Dez anos em obras: "Uns têm candeeiros do Siza, nós chuva em cima dos livros"
É um dos casos mais dramáticos de atrasos de obras em escolas e que parece agora ter fim à vista. Um fim que, na melhor das hipóteses, vai chegar em 2020, dez anos depois do início da empreitada. A Parque Escolar já tem luz verde do governo para concluir a renovação da Escola Secundária de Monte da Caparica, que desde 2010 vive entre contentores e um edifício antigo, paredes meias com outro completamente novo que está embargado há seis anos.

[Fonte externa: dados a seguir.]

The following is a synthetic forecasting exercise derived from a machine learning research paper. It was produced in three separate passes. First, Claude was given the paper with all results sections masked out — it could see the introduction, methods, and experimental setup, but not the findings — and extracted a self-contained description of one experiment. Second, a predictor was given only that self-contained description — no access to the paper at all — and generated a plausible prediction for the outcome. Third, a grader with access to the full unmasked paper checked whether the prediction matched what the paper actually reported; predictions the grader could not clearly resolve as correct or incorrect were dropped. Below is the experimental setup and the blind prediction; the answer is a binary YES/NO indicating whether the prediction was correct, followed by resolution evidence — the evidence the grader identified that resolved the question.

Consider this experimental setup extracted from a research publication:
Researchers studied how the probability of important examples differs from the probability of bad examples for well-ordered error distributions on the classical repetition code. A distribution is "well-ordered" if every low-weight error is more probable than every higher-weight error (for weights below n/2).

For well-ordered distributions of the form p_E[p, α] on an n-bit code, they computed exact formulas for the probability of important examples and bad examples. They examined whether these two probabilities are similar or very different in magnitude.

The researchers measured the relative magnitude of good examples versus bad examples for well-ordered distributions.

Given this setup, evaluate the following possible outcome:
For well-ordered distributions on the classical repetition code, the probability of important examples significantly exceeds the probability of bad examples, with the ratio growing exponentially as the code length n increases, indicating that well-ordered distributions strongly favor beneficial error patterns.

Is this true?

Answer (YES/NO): NO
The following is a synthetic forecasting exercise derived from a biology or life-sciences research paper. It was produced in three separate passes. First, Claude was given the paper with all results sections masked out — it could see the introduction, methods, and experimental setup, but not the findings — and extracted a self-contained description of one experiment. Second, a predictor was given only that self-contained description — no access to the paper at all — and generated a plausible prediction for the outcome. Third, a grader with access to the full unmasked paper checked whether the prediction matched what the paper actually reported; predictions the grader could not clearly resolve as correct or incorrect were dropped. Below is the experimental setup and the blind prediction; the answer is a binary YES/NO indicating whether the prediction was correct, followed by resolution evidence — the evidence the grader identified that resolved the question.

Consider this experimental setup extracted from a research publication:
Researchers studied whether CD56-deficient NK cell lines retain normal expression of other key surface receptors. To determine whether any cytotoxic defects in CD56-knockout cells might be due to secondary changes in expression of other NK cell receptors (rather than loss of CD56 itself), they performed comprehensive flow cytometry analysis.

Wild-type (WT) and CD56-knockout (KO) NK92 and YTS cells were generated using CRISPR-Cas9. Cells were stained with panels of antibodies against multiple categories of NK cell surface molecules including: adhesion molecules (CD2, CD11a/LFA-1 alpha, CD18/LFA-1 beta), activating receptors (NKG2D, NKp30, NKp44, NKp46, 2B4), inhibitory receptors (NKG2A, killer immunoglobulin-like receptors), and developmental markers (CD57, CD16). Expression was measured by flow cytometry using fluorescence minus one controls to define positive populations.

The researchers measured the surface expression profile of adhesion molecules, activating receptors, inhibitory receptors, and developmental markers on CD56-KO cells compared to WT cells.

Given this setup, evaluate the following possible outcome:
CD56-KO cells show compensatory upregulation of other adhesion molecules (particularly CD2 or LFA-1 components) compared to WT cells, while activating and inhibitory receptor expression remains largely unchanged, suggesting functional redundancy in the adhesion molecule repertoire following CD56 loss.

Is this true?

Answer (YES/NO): NO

Uma portaria conjunta das Finanças e da Educação, publicada esta segunda-feira em Diário da República, autoriza a empresa a gastar nove milhões de euros na conclusão de umas obras que deveriam ter acabado em 2012. Os primeiros tempos da primeira de duas fases previstas para a empreitada, até correram bem, conta a diretora da escola, o problema veio com a mudança de governo e a chegada em força da austeridade. "Em 2011, a primeira fase do projeto estava praticamente concluída, como planeado, mas a meio do ano dá-se a saída de José Sócrates e a entrada do governo de Passos Coelho, que quis logo fazer uma auditoria à Parque Escolar", recorda Isabel santos. "O empreiteiro, uma empresa de Braga, ainda foi ficando pela escola, mas só a fazer pequenas coisas, porque se percebia o que ia acontecer. Até que em janeiro de 2012 abandonou por completo a empreitada". E não foi caso único: ao todo, 14 escolas ficaram no limbo, a ter de continuar as aulas entre estaleiros suspensos.
As novas instalações, que incluem um bloco de salas, ficaram encerradas, com grande risco de degradação, alertaram em 2014 deputados do PCP, "acarretando custos acrescidos quando for retomada a empreitada". "Têm sido anos complicados, de grande resiliência dos professores e em que os alunos têm sido fantásticos", enaltece Isabel Santos, que enumera dois tipos de custos que resultaram dos atrasos: os financeiros - o aluguer de cada contentor custa 15 mil euros por mês, sendo que a escola tem 22 salas a funcionar nestes monoblocos, a que se juntam a cantina, os bares de professores e alunos e a reprografia - e os de reputação - houve uma quebra de novas inscrições. "Ainda assim, os nossos estudantes não querem sair, tem tudo a ver com relações humanas".
Já no ano passado, uma petição pública "Pela conclusão urgente das obras na Secundária do Monte da Caparica", dirigida aos presidentes da República e da Assembleia da República, alertava para a fuga dos melhores quadros docentes, mas também dos próprios alunos. "De facto, passados sete anos, é incontável o número de alunos que nunca conheceu uma situação de normalidade no seu percurso pelo Ensino Secundário. Aquela que era uma boa escola, transformou-se num amontoado de contentores indignos de um país desenvolvido, que mais parece uma Aldeia Olímpica improvisada do que um estabelecimento de ensino - tal situação não só conduz à fuga dos melhores quadros docentes, mas também dos próprios alunos, que se veem, todos os dias, confrontados com os notórios limites da dignidade. Tudo isto à vista de todos e sem que nada se passe".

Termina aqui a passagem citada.